Gunnison County is planning some projects of its own this summer, “that we hope will provide some local employment opportunities, but that won’t have as much to do with stimulus funding,” said Crosby.
Although Salazar would have liked to see more money invested in infrastructure projects, he said he understood the president’s rationale for putting the funds into other areas.
“If you put too much money toward one direction, like road and bridge projects, and it doesn’t work, we have no way of pulling it back. And so he wants to do it in increments. So as we get the reports of where job creation is taking place we can actually fund those,” he said.
According to Salazar, there will also be funds from the stimulus bill available for the RE1J school district’s renovation projects. More than $760 million from the stimulus package has been slated for Colorado education, according to the Congressional Research Service.
“As a matter of fact, I know that some of the schools here in Gunnison will receive money for school construction and for Title 1 programs,” he said.
But with $55 million secured by the school district, superintendent Jon Nelson isn’t holding his breath for any additional federal money.
“It’s our understanding in talking with Ted Hughes [Colorado Department of Education’s Director of the Division of Public School Capital Construction Assistance], that the money is coming to the governor’s office and then it will go to education. There is no indication that there would be anything coming to Gunnison,” Nelson said.
If money does go to the school district, it should happen by the end of March, the current schedule for most stimulus funding. Without funding for the capital improvements in the district, however, only the Gunnison elementary school would be eligible for additional funding for their Title 1 program.

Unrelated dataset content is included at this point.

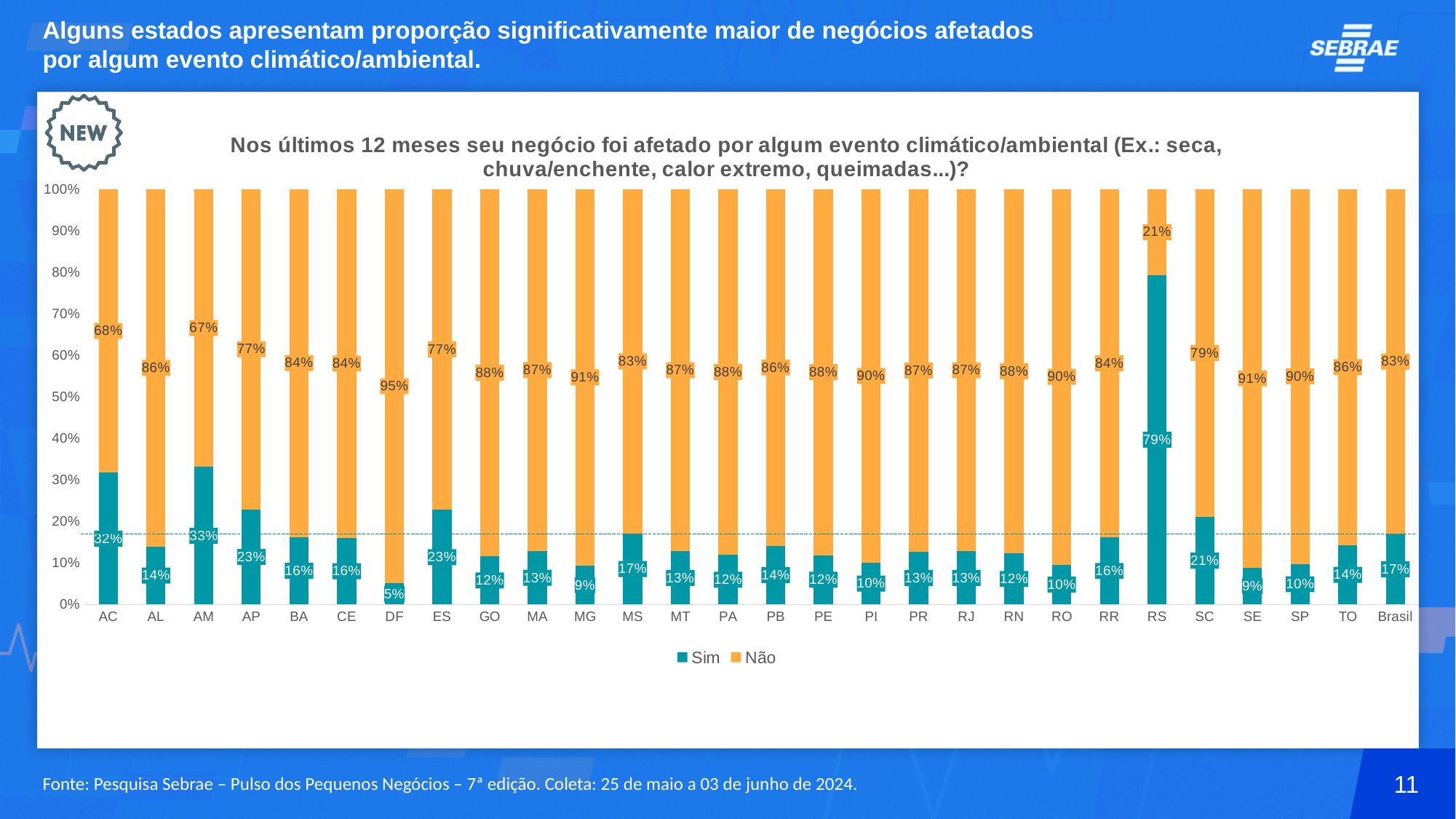
What is the difference in percentage points between the "Sim" value for RS and the "Sim" value for Brasil? 62 percentage points What is the "Sim" value for Brasil? 17% What kind of chart is shown on the slide? Stacked bar chart What percentage of businesses in RS answered "Sim"? 79% What is the "Não" value for DF? 95% Which state has the highest "Sim" share? RS How many series does the legend list? 2 Which state has the lowest "Sim" share? DF What is the total of the stacked bar for AC (Sim plus Não)? 100% Which has a larger "Sim" share, AP or SC? AP Which series is shown in orange in the legend? Não How many categories are shown on the x axis? 28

“We keep hearing there are additional funds in Title 1, but we’re not in a position to get a whole lot from that,” said Nelson. “I have no idea if money will start coming to us from the stimulus package. I’m not counting on anything until I actually see the funds.”
Between the school district’s renovation plans and the infrastructure projects initiated by the stimulus bill, there should be some work for the unemployed. But Salazar is confident that the money will go far beyond just those fields directly connected to federal money.

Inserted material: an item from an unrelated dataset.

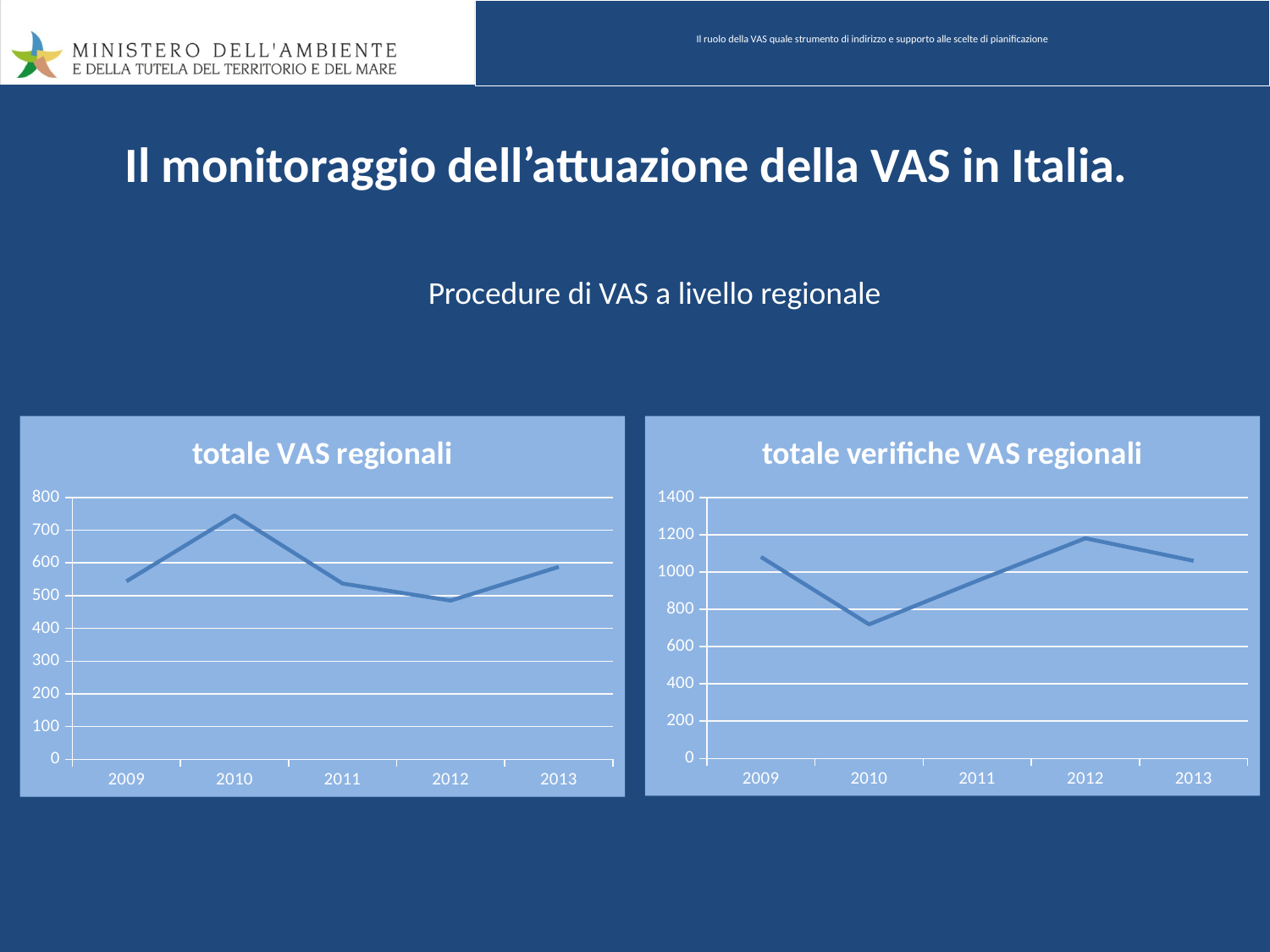
In the 'totale VAS regionali' chart, which year has the highest value? 2010 In the 'totale VAS regionali' chart, is the value for 2010 greater or less than 700? greater In the 'totale verifiche VAS regionali' chart, which year has the lowest value? 2010 In the 'totale verifiche VAS regionali' chart, which year has the highest value? 2012 In the 'totale VAS regionali' chart, which year has the lowest value? 2012 In the 'totale verifiche VAS regionali' chart, do the values rise or fall from 2010 to 2012? rise In the 'totale verifiche VAS regionali' chart, which is larger, the value for 2009 or the value for 2010? 2009 What kind of chart is the 'totale VAS regionali' chart? line chart How many years are plotted on the x axis of the 'totale VAS regionali' chart? 5 What is the title of the chart on the right side of the slide? totale verifiche VAS regionali In the 'totale verifiche VAS regionali' chart, is the value for 2010 greater or less than 800? less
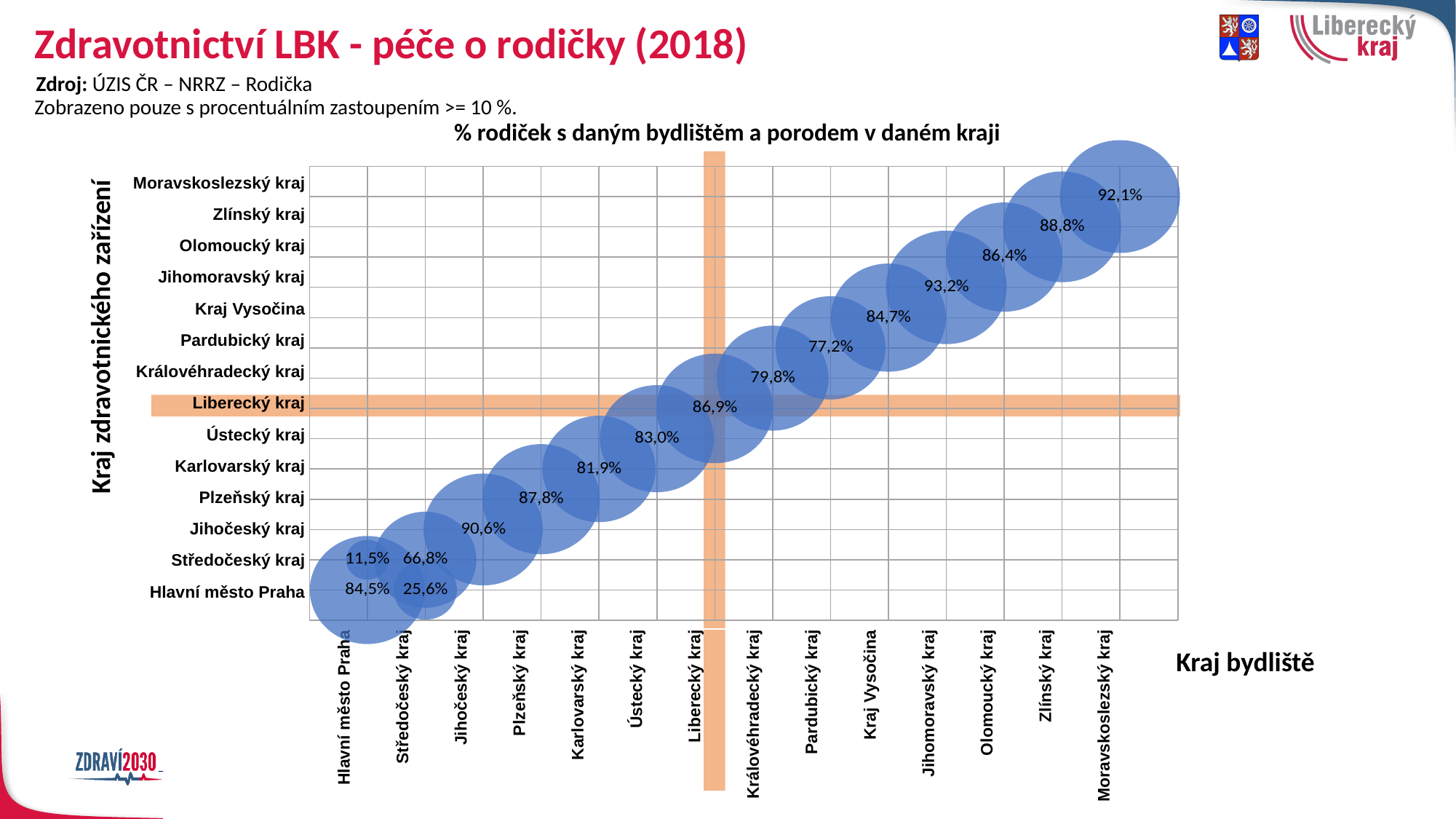
What is the difference between the value for Moravskoslezský kraj (92,1%) and Zlínský kraj (88,8%)? 3,3 percentage points What percentage is shown for mothers living in Hlavní město Praha who gave birth in Středočeský kraj? 11,5% What label is given to the vertical axis of the chart? Kraj zdravotnického zařízení How many regions (kraje) are listed along the x axis (Kraj bydliště)? 14 What is the chart's title? % rodiček s daným bydlištěm a porodem v daném kraji Which region has the highest percentage of mothers giving birth in their own region of residence? Jihomoravský kraj What kind of chart is shown on the slide? bubble chart What percentage is shown for mothers living in Liberecký kraj who gave birth in Liberecký kraj? 86,9% What percentage is shown for mothers living in Jihomoravský kraj who gave birth in Jihomoravský kraj? 93,2% Which region has the lowest percentage of mothers giving birth in their own region of residence? Středočeský kraj What percentage is shown for mothers living in Středočeský kraj who gave birth in Hlavní město Praha? 25,6% Which is larger: the value for Pardubický kraj or the value for Královéhradecký kraj? Královéhradecký kraj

Beyond the road crews getting a paycheck, he points to the restaurants that will serve them lunch, the concrete plant that will have additional orders to fill and the retail stores that will see increased sales by catering to people with stable employment.
“The money that is generated by the infrastructure projects should revolve seven to 10 times before it leaves the community, so there is a multiplier effect. The benefit of the stimulus bill will go far beyond just those that are directly put to work by it,” Salazar said.
According to President Obama and other supporters of the legislation, the stimulus bill also offers a tax break to those making less than $250,000 annually, about 98 percent of Americans.
“For the average Joe on Main St., you will actually be getting less of a deduction on your paycheck, as far as federal taxes, starting April 1. Hopefully you will spend that money and that will hopefully spur the economy,” Salazar said.
Salazar was so confident that the stimulus bill would bring real change to people in the Gunnison Valley and around the country that he was willing to bet a meal on it with a reporter.
“I’ll tell you what,” he said. “I’ll meet with you in the third quarter of this year. My prediction is that by then we will have already turned the tide, at least slowed down the job loss in this country. If I’m right, you buy.”